The concealed-carry argument is one that often surfaces after mass shootings. Following the Newtown shooting, Texas Republican Rep. Louie Gohmert made the same argument in an interview with Chris Wallace on Fox News Sunday.
You know, having been a judge and having reviewed photographs of these horrific scenes and knowing that children have these defensive wounds, gun shots through their arms and hands as they try to protect themselves, and, hearing the heroic stories of the principal, lunging, trying to protect — Chris, I wish to god she had had an M-4 in her office, locked up so when she heard gunfire, she pulls it out and she didn't have to lunge heroically with nothing in her hands, but she takes him out, takes his head off before he can kill those precious kids.
The problem is that the truth about gun violence is far more complicated. According to nonpartisan voter project FactCheck.org, gun deaths are down in states with concealed carry laws — but states without concealed carry legislation have also seen a drop in gun deaths. It’s nearly impossible, according to an analysis on the FactCheck.org website, to make a causal link.
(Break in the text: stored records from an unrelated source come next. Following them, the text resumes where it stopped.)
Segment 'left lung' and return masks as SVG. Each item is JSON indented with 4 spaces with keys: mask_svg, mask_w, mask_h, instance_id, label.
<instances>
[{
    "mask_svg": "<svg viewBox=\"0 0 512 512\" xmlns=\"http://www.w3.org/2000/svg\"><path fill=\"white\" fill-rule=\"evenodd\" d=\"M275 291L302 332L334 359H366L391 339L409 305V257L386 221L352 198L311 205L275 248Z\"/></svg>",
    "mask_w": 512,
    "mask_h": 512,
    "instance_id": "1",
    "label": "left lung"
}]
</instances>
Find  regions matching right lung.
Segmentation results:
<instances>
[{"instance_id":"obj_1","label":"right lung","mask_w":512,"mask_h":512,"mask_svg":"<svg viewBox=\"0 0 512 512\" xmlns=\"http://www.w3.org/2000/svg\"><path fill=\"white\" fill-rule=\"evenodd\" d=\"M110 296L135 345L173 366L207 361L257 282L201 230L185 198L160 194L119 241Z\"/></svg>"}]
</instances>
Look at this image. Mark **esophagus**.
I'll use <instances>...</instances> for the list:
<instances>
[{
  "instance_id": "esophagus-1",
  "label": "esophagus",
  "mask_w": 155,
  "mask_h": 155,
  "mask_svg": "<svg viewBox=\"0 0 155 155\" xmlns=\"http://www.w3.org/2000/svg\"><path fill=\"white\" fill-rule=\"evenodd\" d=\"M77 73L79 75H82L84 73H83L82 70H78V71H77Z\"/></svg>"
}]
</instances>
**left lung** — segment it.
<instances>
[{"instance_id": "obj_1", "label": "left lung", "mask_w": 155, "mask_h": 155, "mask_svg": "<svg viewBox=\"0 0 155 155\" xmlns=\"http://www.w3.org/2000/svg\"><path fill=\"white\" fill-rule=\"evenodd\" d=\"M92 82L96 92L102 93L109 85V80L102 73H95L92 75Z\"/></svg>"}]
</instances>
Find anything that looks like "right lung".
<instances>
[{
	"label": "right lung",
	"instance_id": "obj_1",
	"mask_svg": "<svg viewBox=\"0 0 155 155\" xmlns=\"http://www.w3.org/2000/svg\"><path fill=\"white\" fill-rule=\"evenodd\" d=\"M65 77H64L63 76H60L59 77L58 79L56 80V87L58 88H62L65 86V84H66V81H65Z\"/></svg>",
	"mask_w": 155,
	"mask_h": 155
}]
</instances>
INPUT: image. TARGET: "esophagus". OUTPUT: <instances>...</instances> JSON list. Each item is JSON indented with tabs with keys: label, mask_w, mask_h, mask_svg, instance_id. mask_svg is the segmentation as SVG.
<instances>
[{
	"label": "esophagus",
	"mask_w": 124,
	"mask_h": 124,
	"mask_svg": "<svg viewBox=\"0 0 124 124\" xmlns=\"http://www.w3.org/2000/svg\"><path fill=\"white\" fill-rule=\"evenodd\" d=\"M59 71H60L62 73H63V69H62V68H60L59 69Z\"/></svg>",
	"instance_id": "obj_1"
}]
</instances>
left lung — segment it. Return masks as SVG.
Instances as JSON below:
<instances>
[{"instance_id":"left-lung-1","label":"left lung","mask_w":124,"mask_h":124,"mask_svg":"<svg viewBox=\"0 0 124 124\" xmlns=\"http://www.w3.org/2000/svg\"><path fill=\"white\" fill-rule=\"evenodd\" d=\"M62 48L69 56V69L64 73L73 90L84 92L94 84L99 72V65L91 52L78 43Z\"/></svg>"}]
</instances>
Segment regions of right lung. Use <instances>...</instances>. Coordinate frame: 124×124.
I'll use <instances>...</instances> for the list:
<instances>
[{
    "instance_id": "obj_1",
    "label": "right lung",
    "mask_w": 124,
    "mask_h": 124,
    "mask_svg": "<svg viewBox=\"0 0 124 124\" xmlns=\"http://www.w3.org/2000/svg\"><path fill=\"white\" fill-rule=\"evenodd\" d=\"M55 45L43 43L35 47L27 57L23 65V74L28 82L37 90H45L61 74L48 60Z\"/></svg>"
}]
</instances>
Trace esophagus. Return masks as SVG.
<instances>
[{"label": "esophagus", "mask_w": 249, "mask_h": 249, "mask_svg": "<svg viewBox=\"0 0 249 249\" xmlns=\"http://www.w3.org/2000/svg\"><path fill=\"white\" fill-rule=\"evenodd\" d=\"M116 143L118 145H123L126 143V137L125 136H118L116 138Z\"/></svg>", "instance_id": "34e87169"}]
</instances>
Regardless of the facts, Huckabee and others seem determined to focus on exactly what this shooting is not: an example of why communities need more guns. Here’s another quote from Huckabee's interview on Fox News:
The best way to stop a bad person with a gun is to have a good person with a weapon that is equal or superior to the one he is using.
No, the best way to stop the shooting might have been to make it more difficult to place a gun in the hands of someone looking to harm innocent people.